Justice

The Sad Reason Grimes Isn't Surprised by What Happened to Kesha

Another female pop star has come forward to support Kesha.

This week, Grimes sounded off to Rolling Stone about the situation, in which Kesha finds herself bound to a recording contract with the same company that employs her alleged sexual abuser, Dr. Luke.

The "Art Angels" creator admitted that she wasn't fully privy to what happened between Kesha and Dr. Luke, but said she faces sexual pressure similar to what Kesha described.

"I don't know enough about the specifics of that situation, because it seems very complicated. But I will say that I've been in numerous situations where male producers would literally be like, 'we won't finish the song unless you come back to my hotel room.' If I was younger or in a more financially desperate situation, maybe I would have done that," she told Rolling Stone.

Grimes comments suggest that there is a bigger problem that contributed to the power dynamic Kesha faced, in which her career was effectively held hostage by her alleged abuser.

The problem is bigger than Kesha.

Grimes also voiced concern about gender inequality in the the music industry more generally. "I don't think there are few female producers because women aren't interested. It's difficult for women to get in. It's a pretty hostile environment," she explained.

She expanded on her frustration in a tweet, and suggested that the media should empower female producers rather than simply portray women as victims.

Grimes implied that the industry's sexual assault problem is related to a larger issue — instead of simply expressing our sympathy for Kesha and other victims of assault, we should promote accomplished women so that female artists need not be at the behest of predatory male producers.

The music industry gender gap.

In October 2015, Music Business Journal reported startling statistics about opportunities for women in the recording industry:

"In the U.K, for example, facts speak for themselves. Women working in the business are more inclined to have a superior qualification as compared to their male colleagues but nearly 50% of them earn less than £10,000 ($15,000).
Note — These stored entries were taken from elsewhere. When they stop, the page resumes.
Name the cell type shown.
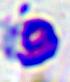
A leukocyte.

Summary:
  - Magnification: 400x
  - Modality: micrograph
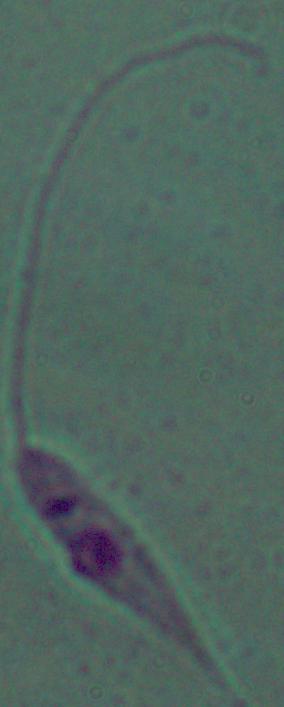
modality: photomicrograph
magnification: 1000x
identification: Leishmania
Identify the blood parasite species.
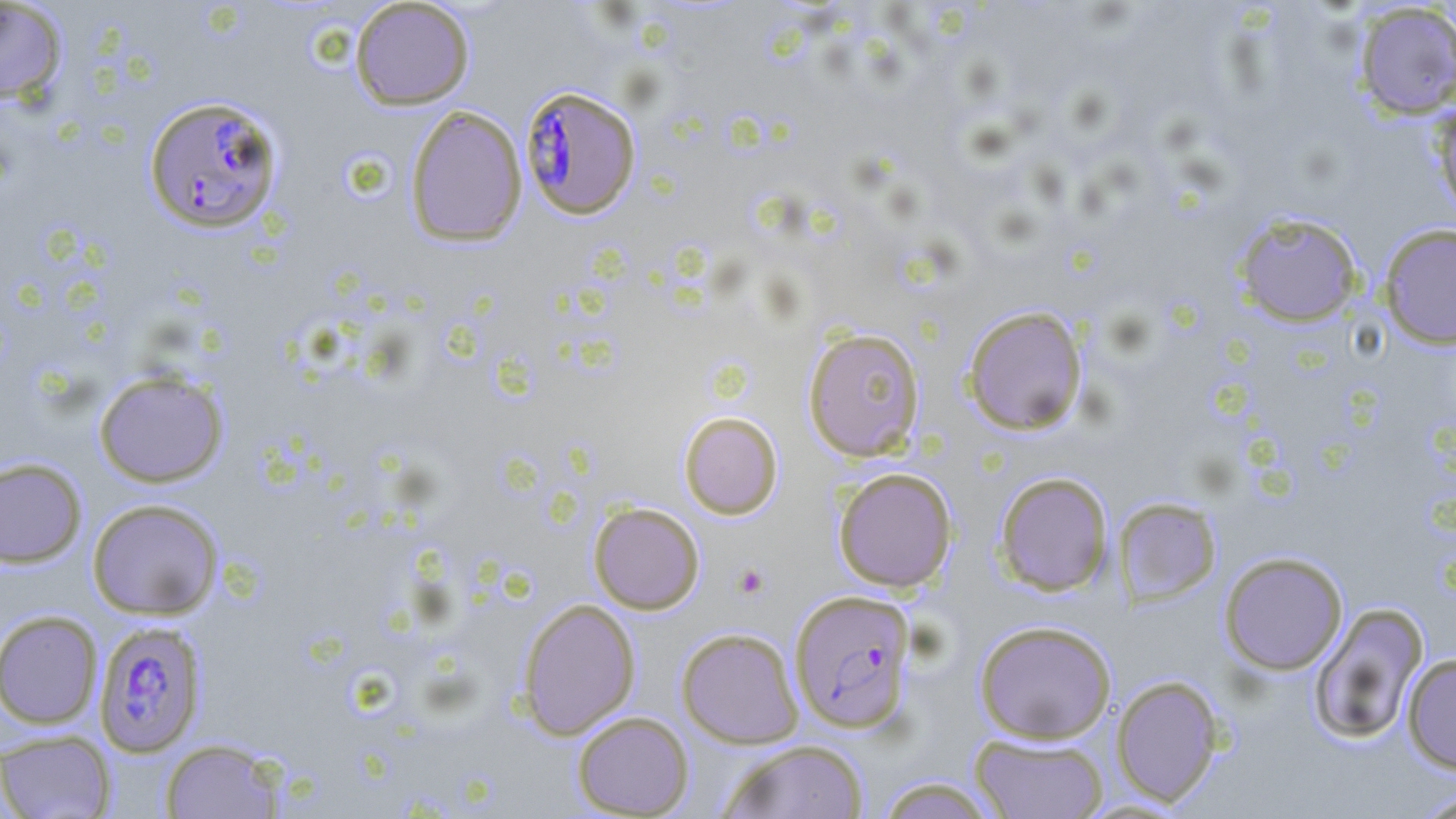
Moreover, even though there are more women in the population than men in working age, 61 percent of music professionals in the U.K. are male. In sectors such as promotion, management and live music, that number rises to 70%. Except for the salaries, the United States is unlikely to be that different."

Women are both less visible and less recognized in the music business. "In Nashville, Tennessee, fewer than 5% of all professional producers and engineers are women and, overall, only six females have ever been nominated for best producer at the Brits and Grammys combined; none have won the prize," author Natasha Patel continued.

In a 2013 blog post on the Huffington Post, Lara Baker, organizer of the AIM Independent Music Awards, noted that "the gender divide across all music industry related jobs is 67.8 percent male to 32.2 percent female," according to Creative & Cultural Skills, a UK resource advocating youth employment in creative fields.

"Statistics consistently show that women in music earn less than their male counterparts," Baker added.

It isn't enough to #FreeKesha.

Grimes suggested that it isn't just money that prevents women from rising through the ranks in the industry — it's also that the media fails to spotlight female success, and paints female artists simply as "singers," even if their creative roles go far beyond performing.

Meanwhile, Kesha recently shared that she was offered freedom from her contract with Sony if she would “apologize publicly and say she never got raped.” Her fans quickly came out in support.

As Grimes pointed out, while solidarity with victims is important, we also need to hold ourselves accountable for perpetuating a cultural climate in which female artists' careers are almost always controlled by men.